DOCUMENT SECTION

━━━━━━━━━━

By Liu Zhihua ( China Daily ) Updated: 2015-06-26 07:28:20

Canada to feed Chinese appetite for sea cucumbers

Sea cucumbers are valued by Chinese as both a delicacy and a traditional medicine. Canadian sea cucumbers will be allowed entry into China as a health product following a recent agreement. [Photo by Liu Zhihua/China Daily]

Chinese want them - and can't get enough.

Canadians have got plenty - and don't want them.

The situation with sea cucumbers, long considered a delicacy in China, is adding up to a true win-win opportunity.

Sea cucumbers, valued for their traditional Chinese medicinal properties, are widely farmed in China's coastal areas to satisfy the great market demand, and a cluster of 500 gram upscale dried Chinese sea cucumbers can sell for up to 10,000 yuan ($1,612).

Now wild Canadian sea cucumbers, captured in the North Atlantic Ocean off the coast of Nova Scotia province, are also finding their way onto Chinese food tables, as most Canadian people don't consider the creature edible.

Last week at a media conference in Beijing, a deal was announced between Canadian seafood processing giant United Trans and Beijing Pharma, a capital-based pharmaceutical that owns the government-certified online drugs and healthcare products shopping platform in China, Yaofang.com.

Under the agreement, Canadian sea cucumbers will be allowed entry into China as a health product, according to a statement by Beijing Pharma.

"We are very excited about the sea cucumbers getting into the Chinese market," says Keith Colwell, minister of agriculture and minister of fisheries and aquaculture of Nova Scotia province. "We have crystal-clear water in North Atlantic Ocean. The sea cucumbers are wild. The environment they grow in is totally natural."

━━━━━━━━━━

TASK 1
Reproduce word for word the passage of the sea cucumber article between "By Liu Zhihua ( China" and "true win-win opportunity.", inclusive.
TASK 2
Turn the paragraph of the sea cucumber article beginning "Last week at a media conference in Beijing" into a short list that keeps its main facts.

(Stored data)
━━━━━━━━━━

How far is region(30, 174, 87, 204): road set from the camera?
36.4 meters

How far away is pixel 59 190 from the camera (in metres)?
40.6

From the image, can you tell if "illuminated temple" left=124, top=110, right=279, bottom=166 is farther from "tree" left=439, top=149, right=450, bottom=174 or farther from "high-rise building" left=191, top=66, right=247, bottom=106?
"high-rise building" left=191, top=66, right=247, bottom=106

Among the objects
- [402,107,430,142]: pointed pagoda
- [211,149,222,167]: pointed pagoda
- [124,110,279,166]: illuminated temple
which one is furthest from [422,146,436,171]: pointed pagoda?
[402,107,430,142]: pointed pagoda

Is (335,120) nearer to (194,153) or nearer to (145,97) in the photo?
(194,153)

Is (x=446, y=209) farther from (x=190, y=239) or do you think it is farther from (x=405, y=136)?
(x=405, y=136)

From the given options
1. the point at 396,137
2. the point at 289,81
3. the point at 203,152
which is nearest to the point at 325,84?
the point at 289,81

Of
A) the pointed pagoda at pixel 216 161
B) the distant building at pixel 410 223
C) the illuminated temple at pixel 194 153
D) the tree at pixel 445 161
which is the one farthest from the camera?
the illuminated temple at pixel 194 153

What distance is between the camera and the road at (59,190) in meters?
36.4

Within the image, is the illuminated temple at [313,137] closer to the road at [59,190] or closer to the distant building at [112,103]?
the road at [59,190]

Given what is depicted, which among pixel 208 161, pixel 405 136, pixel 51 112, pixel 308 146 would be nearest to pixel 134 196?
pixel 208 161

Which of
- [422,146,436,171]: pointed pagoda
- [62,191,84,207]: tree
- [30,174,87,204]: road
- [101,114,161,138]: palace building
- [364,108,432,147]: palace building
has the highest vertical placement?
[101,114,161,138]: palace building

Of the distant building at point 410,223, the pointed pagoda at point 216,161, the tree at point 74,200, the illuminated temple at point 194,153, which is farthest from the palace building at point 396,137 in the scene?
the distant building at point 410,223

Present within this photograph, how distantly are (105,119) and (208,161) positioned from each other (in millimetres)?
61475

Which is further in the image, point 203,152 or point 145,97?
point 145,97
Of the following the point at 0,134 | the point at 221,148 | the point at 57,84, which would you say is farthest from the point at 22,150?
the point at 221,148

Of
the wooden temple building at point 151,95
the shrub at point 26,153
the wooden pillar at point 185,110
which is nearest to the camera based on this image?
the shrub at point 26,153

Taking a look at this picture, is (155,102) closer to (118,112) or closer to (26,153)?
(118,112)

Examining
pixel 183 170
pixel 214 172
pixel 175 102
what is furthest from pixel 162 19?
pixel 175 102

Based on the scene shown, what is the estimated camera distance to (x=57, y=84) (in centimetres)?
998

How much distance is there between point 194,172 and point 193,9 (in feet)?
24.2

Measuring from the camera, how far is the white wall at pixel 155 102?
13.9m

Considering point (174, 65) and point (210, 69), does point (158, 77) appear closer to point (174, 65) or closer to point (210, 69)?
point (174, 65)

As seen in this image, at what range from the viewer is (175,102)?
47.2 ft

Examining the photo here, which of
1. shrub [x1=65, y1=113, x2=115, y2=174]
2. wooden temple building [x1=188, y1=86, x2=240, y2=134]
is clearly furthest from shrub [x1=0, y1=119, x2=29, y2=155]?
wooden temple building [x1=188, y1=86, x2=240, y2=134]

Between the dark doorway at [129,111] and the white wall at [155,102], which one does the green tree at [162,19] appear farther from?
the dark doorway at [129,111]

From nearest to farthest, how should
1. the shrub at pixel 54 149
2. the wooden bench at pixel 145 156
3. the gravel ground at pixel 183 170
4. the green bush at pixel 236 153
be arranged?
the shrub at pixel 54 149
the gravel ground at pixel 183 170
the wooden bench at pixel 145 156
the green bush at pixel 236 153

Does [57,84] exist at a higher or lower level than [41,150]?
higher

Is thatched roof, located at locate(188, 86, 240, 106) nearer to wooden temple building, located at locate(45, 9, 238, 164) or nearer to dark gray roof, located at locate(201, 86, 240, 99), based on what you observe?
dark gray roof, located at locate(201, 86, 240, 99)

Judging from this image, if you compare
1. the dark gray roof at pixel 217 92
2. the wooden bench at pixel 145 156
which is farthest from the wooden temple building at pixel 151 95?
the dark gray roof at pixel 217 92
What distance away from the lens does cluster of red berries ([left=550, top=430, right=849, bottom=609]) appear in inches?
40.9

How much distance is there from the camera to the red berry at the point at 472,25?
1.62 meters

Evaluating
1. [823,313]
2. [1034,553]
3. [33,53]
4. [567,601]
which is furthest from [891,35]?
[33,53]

━━━━━━━━━━

EXPECTED ANSWER 1
By Liu Zhihua ( China Daily ) Updated: 2015-06-26 07:28:20

Canada to feed Chinese appetite for sea cucumbers

Sea cucumbers are valued by Chinese as both a delicacy and a traditional medicine. Canadian sea cucumbers will be allowed entry into China as a health product following a recent agreement. [Photo by Liu Zhihua/China Daily]

Chinese want them - and can't get enough.

Canadians have got plenty - and don't want them.

The situation with sea cucumbers, long considered a delicacy in China, is adding up to a true win-win opportunity.

EXPECTED ANSWER 2
- Announced last week at a media conference in Beijing
- Deal between Canadian seafood processing giant United Trans and Beijing Pharma
- Beijing Pharma is a capital-based pharmaceutical company
- It owns Yaofang.com, a government-certified online platform in China for drugs and healthcare products